Lovullo learned respect from late father's work

D-backs' skipper lost dad two months after being hired as manager

Lovullo learned respect from late father's work

PHOENIX -- It was Spring Training, and the D-backs were working on executing rundowns on a back field. A handful of Minor Leaguers had been asked to come out and serve as runners.

As the drill finished up, the Minor Leaguers began to exit the field to head back to the clubhouse when D-backs manager Torey Lovullo ran over to shake each of their hands and thank them for coming.

Like father, like son.

Sam Lovullo, who passed away at the age of 88 in January, taught his son to appreciate the people around him.

"Especially if they're doing a favor for you," Torey said. "You need to be mindful of the sacrifice they could have made."

Sam was an executive producer for "Hee Haw," a television variety show that featured country music. The show ran from 1969-71, and then for 21 years in syndication.

Whether it was Roy Clark or Buck Owens, Sam dealt with some of country's biggest stars, but he treated everyone on the set and in his life the same way -- with respect.

Torey would spend his summers around the set, but it wasn't until he got a little older that he realized that the people he called his friends were actually pretty famous.

"I remember there being a deck of cards, and Buck Owens would stop and play a game of cards with me, and I was like, 'Hey Buck, how are you doing?'" Torey said. "I mean, I didn't know who this guy was. He was just 'Buck.'"

Torey's fifth grade teacher was the one who finally got him to understand just who these people were that he was spending time around.

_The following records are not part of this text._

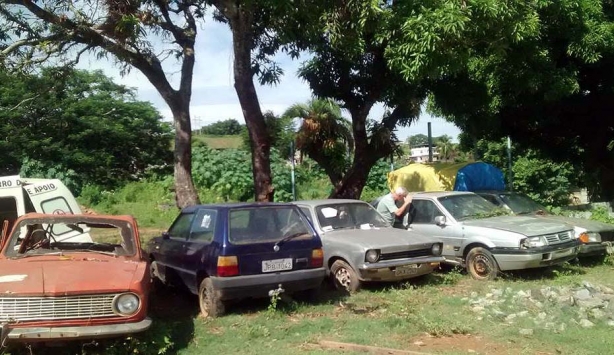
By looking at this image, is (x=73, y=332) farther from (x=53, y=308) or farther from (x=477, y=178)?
(x=477, y=178)

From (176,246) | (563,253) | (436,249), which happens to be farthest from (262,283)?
(563,253)

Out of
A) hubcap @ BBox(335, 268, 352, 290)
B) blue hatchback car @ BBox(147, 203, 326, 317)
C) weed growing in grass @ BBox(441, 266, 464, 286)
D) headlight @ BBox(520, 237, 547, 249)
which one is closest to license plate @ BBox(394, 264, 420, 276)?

"Once I realized who they were and the impact they had on the entertainment industry, I was like, 'Man, my dad was treating them like normal people and having conversations with them the exact same way we had conversations around our dinner table,'" Torey said.

Ask Torey's players to talk about their manager, and their praise usually starts with his people skills and ability to relate to them. It's something that no doubt would make Sam proud. In fact, Torey is convinced that his dad would be happier about the relationships he's built with his players than even the fact that they are in the thick of a pennant race.

Torey got the D-backs job two months before Sam died, so the two did get to share that moment together. What they don't have is Father's Day together this year, and that is heartbreaking for Torey.

"There's going to be a huge void in my life on that particular day," Torey said. "I'm going to miss him and I'll be thinking about him. I will take comfort in that I had a couple months to give him that special feeling that we were both waiting for -- that I got to this position. He celebrated with me, and that's what I'll focus on. But there's going to be a great deal of sadness that he won't be able to be here or able to watch it on TV, because I know that he'd be very proud of me."

Not just for the job he's done, but also the way he's done the job.